━━ Page excerpt ━━
Arianna Puello or Ari (Arianna Isabel Puello Pereyra) (born 16 January 1977 in San Pedro de Macorís, Dominican Republic) is a Spanish rapper of Dominican origin. Her single "Juana Kalamidad" reached number six on the Spanish Singles Chart.

She lived in Dominican Republic before moving to Salt, Girona (Girona, Catalonia, Spain) when she was 8 years old. She started out in the world of hip hop in 1993 when she recorded a song with a friend, and later joined a band with Bano known as N.O.Del KRIB (Nacidos Originalmente del Karibe). After they split up, she joined another band, Discípulos del Micro, but she had her first hit with a collaboration on El Meswy's first album, Mujer chunga. In 1998, she released her first solo album,  El tentempié .

Discography 

 1998: El tentempié (Zona Bruta)
 1999: Gancho perfecto (Zona Bruta)
 2001: La fecha (Zona Bruta)
 2003: Así lo siento (Zona Bruta)
 2008: 13 Razones (Zona Bruta)
━━━
━━ Records shown ━━
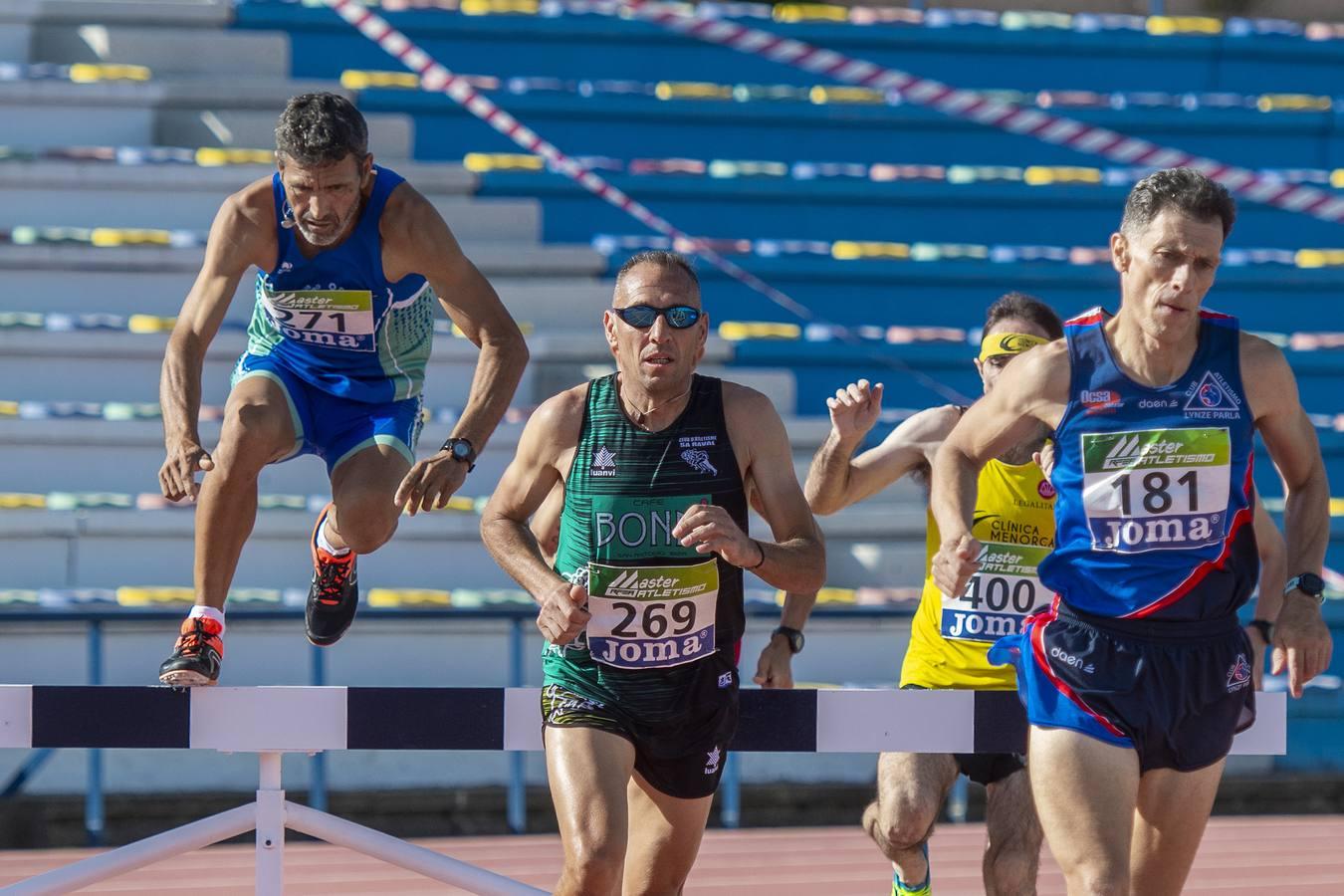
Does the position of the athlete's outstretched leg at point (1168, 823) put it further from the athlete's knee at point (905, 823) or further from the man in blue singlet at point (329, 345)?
the man in blue singlet at point (329, 345)

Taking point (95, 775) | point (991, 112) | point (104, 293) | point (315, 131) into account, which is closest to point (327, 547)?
point (315, 131)

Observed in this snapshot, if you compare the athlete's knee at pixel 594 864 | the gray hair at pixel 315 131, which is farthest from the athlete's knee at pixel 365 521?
the athlete's knee at pixel 594 864

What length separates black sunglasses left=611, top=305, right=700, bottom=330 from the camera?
3.56m

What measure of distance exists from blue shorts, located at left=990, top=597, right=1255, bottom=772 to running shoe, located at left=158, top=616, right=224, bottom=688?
5.71 ft

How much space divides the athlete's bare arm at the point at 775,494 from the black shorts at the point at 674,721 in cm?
26

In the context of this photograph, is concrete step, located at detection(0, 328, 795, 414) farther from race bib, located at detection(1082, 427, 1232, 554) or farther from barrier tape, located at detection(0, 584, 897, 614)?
race bib, located at detection(1082, 427, 1232, 554)

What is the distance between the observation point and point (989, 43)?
10.3m

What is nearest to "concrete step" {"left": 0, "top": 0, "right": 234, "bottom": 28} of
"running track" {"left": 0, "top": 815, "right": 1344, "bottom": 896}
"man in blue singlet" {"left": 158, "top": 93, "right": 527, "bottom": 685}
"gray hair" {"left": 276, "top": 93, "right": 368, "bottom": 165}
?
"running track" {"left": 0, "top": 815, "right": 1344, "bottom": 896}

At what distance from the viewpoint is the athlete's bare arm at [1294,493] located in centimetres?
337

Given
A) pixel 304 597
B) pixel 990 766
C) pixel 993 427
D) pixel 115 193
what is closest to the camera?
pixel 993 427

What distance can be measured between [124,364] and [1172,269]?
615 cm

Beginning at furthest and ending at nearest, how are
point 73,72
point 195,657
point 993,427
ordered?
1. point 73,72
2. point 195,657
3. point 993,427

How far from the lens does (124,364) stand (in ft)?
27.4

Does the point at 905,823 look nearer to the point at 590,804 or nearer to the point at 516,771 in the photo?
the point at 590,804
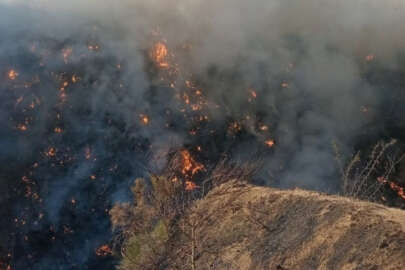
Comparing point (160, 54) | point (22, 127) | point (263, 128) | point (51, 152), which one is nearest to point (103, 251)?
point (51, 152)

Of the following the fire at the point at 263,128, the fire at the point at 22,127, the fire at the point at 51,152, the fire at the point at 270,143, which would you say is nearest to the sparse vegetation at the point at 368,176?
the fire at the point at 270,143

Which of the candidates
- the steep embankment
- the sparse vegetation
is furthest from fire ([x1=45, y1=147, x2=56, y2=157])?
the steep embankment

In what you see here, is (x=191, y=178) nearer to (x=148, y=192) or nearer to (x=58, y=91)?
(x=58, y=91)

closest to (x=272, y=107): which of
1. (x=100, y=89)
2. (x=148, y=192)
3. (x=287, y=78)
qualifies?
(x=287, y=78)

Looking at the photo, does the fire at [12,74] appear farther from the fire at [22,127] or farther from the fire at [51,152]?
the fire at [51,152]

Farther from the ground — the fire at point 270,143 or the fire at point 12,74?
the fire at point 12,74
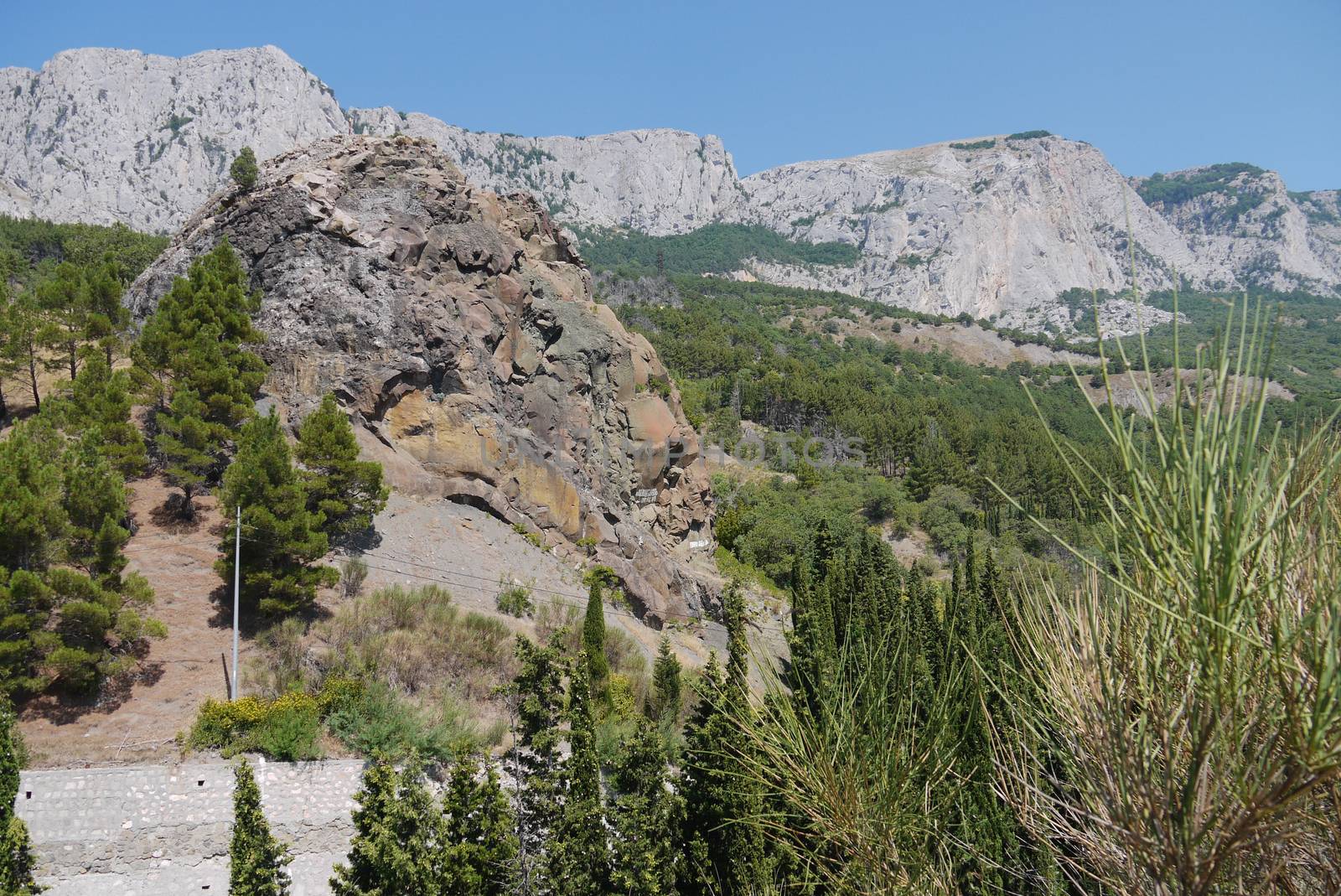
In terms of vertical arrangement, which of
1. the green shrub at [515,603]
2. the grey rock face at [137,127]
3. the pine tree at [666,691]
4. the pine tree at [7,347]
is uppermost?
the grey rock face at [137,127]

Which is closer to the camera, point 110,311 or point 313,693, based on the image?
point 313,693

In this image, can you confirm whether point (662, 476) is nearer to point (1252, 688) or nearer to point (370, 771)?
point (370, 771)

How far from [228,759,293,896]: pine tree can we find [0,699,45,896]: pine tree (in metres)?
2.93

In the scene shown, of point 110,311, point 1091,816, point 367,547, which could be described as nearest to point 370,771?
point 1091,816

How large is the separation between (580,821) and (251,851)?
15.1ft

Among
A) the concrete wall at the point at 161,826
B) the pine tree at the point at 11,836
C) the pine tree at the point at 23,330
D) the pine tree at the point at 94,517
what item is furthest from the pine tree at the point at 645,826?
the pine tree at the point at 23,330

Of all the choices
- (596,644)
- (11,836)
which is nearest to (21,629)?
(11,836)

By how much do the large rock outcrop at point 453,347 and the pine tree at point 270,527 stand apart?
7.97m

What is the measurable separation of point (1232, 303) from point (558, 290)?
111ft

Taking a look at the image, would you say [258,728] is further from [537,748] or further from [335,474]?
[335,474]

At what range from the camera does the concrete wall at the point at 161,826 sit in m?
13.4

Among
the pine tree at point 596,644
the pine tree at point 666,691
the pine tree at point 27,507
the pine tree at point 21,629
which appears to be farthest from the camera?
the pine tree at point 666,691

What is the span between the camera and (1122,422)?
10.9ft

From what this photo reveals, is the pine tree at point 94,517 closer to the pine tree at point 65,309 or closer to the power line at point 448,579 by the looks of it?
the power line at point 448,579
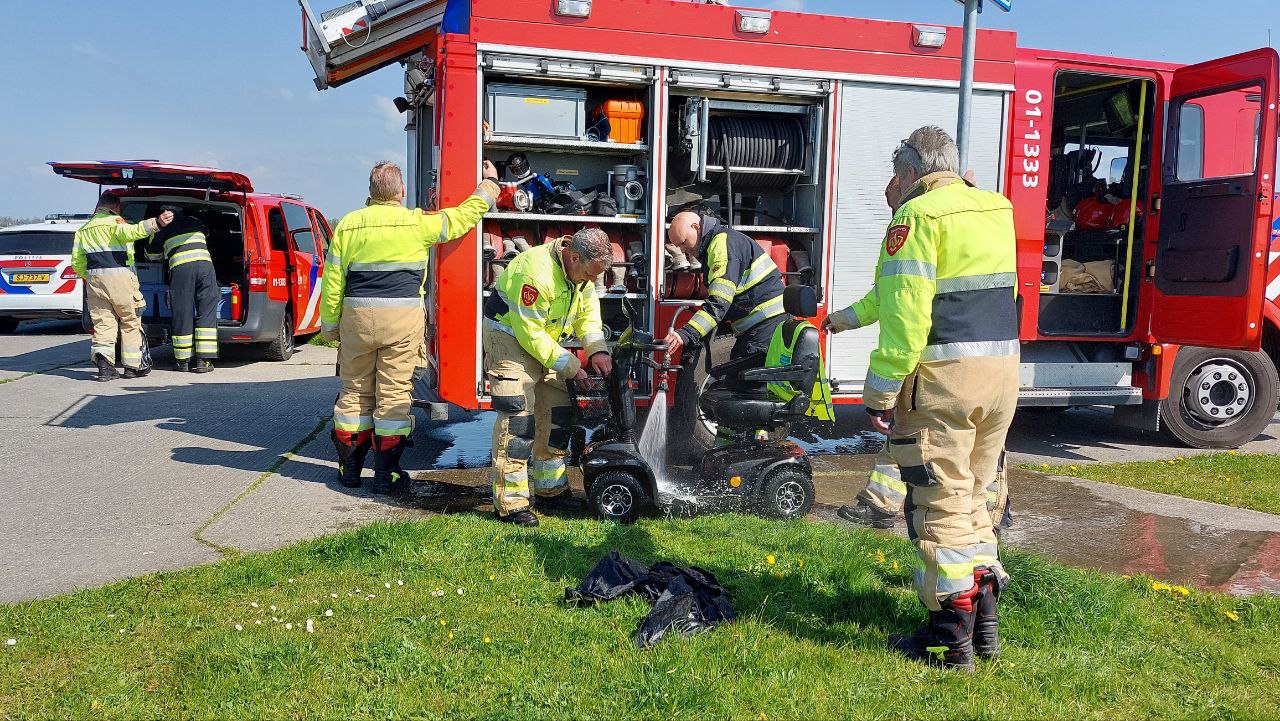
━━━
* [The exercise]: Continue the article on the rapper Arianna Puello from its final line. Nothing in the records is needed here.

* [Written answer]:
 2010: Kombate o Muere (Zona Bruta)
 2015: Despierta (EnTuCuelloRecords, Zona Bruta)

Collaborations 

 1997: El Meswy Tesis Doctoral
 1999: El Imperio Monopolio
 1999: Frank T Nuevo ser
 2001: VKR En las calles
 2001: Hablando en Plata A sangre fría
 2001: Frank T 90 kilos
 2003: Zenit Producto infinito
 2004: Cartel de Santa La Plaga Del Rap
 2005: Full Nelson Confía en mí
 2005: BO de Bagdad Rap
 2006: Tiempo de kambio
 2014: C-Kan "Justicia"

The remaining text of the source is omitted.